Kokoro

Kokoro 82M TTS

High quality 82M parameter TTS model. Excellent speech synthesis with multiple voice options. 86MB download.

0.082B parameterskokoroapache-2.00.58GB - 0.58GB VRAM

About This Model

Kokoro 82M TTS is a compact text-to-speech model designed to convert written text into natural-sounding speech. With just 82 million parameters, this model is remarkably lightweight yet delivers surprisingly high-quality audio outputs, making it an excellent choice for applications where resource constraints are a concern. The model is built on the Kokoro architecture and is licensed under the Apache 2.0 license, ensuring it is freely available for both personal and commercial projects. Despite its small size, Kokoro 82M TTS punches well above its weight in terms of performance, offering clear and intelligible speech that can be fine-tuned for various accents and intonations.

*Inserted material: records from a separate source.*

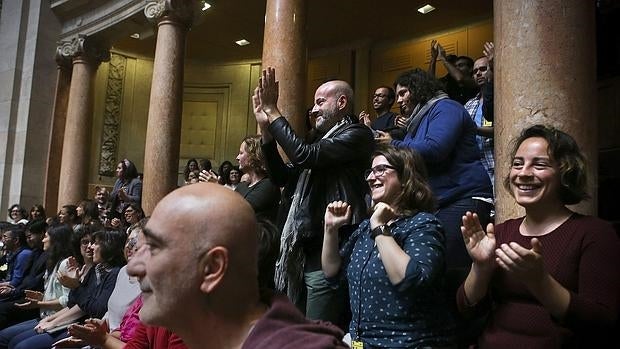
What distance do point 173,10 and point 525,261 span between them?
7721 mm

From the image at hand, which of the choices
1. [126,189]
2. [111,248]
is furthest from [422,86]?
[126,189]

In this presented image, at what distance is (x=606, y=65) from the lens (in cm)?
527

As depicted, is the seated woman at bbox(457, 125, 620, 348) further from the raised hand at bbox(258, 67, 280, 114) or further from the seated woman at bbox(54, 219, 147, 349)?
the raised hand at bbox(258, 67, 280, 114)

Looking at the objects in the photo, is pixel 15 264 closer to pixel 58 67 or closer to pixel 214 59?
pixel 58 67

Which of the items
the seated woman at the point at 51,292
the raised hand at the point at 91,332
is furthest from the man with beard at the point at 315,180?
the seated woman at the point at 51,292

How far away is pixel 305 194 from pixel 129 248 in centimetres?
154

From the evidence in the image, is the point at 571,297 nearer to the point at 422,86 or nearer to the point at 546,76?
the point at 546,76

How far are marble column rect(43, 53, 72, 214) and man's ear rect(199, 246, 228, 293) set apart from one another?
1047 cm

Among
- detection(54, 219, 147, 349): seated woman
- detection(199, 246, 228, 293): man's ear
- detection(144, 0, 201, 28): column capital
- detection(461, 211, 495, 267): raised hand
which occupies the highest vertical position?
detection(144, 0, 201, 28): column capital

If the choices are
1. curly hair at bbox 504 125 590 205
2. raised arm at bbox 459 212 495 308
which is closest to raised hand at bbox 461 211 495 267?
raised arm at bbox 459 212 495 308

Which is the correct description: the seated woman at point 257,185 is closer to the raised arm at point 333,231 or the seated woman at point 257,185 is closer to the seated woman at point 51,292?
the raised arm at point 333,231

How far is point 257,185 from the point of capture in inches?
146

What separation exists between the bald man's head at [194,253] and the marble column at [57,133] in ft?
34.1

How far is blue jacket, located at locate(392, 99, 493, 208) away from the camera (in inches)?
117
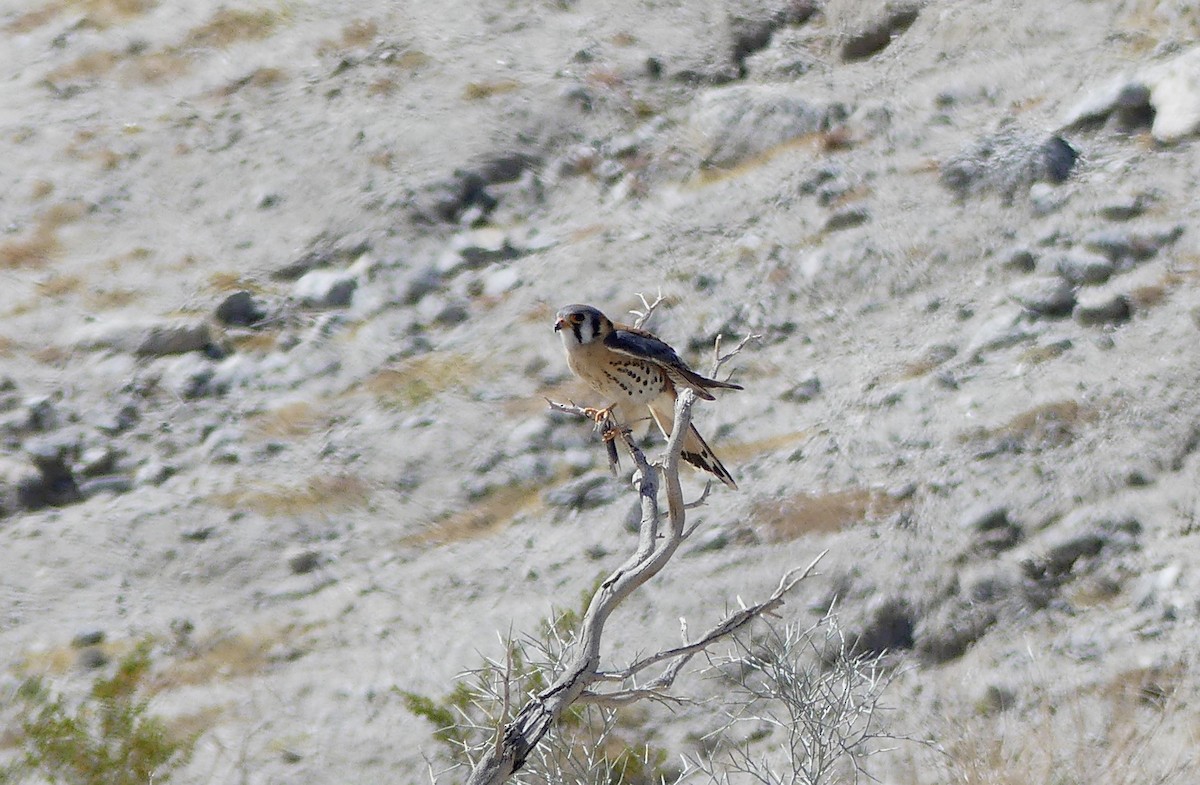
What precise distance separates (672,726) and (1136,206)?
189 inches

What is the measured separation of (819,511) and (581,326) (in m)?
2.39

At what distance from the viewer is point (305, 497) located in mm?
9180

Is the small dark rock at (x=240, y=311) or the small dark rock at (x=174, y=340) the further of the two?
the small dark rock at (x=240, y=311)

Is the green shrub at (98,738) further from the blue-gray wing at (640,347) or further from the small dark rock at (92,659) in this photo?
the blue-gray wing at (640,347)

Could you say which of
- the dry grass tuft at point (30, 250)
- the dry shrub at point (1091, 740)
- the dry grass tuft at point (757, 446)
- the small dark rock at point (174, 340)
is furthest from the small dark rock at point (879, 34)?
the dry grass tuft at point (30, 250)

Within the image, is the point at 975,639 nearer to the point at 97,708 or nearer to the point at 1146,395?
the point at 1146,395

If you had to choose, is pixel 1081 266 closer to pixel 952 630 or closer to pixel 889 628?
pixel 952 630

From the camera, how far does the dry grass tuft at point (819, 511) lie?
8.08 m

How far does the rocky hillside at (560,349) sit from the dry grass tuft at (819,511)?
1.1 inches

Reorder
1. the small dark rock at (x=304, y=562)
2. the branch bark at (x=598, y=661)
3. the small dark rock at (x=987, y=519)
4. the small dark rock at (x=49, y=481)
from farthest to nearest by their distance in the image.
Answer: the small dark rock at (x=49, y=481), the small dark rock at (x=304, y=562), the small dark rock at (x=987, y=519), the branch bark at (x=598, y=661)

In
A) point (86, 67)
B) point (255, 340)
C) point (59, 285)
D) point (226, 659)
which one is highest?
Result: point (86, 67)

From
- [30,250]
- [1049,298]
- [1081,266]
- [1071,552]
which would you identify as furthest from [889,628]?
[30,250]

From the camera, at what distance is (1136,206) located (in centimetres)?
922

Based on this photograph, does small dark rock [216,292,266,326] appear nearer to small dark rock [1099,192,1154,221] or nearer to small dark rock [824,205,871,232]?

In comparison to other models in its size class, Kokoro 82M TTS stands out for its efficiency and low memory footprint. It requires only 0.6 GB of VRAM, which means it can run smoothly on a wide range of devices, from low-end laptops to more powerful desktops. This makes it an ideal choice for developers and hobbyists who need a reliable TTS solution without the need for high-end hardware. The availability of ONNX-Q8F16 quantization further enhances its efficiency, reducing computational requirements while maintaining acceptable audio quality. Users looking for a balance between performance and resource usage, particularly in embedded systems or edge devices, will find Kokoro 82M TTS to be a valuable asset.

Check Your Hardware

See which quantizations of Kokoro 82M TTS your hardware can run.

Quantization Options

QuantizationBitsFile SizeVRAM NeededRAM NeededQuality
ONNX-Q8F1680.08 GB0.58 GB1.08 GB
95%

Frequently Asked Questions

How much VRAM do I need to run Kokoro 82M TTS?

Kokoro 82M TTS requires 0.58GB VRAM minimum with ONNX-Q8F16 quantization. For full precision, you need 0.58GB VRAM.

What is the best quantization for Kokoro 82M TTS?

Q4_K_M offers the best balance of quality and VRAM usage. Q8_0 is near-lossless if you have enough VRAM.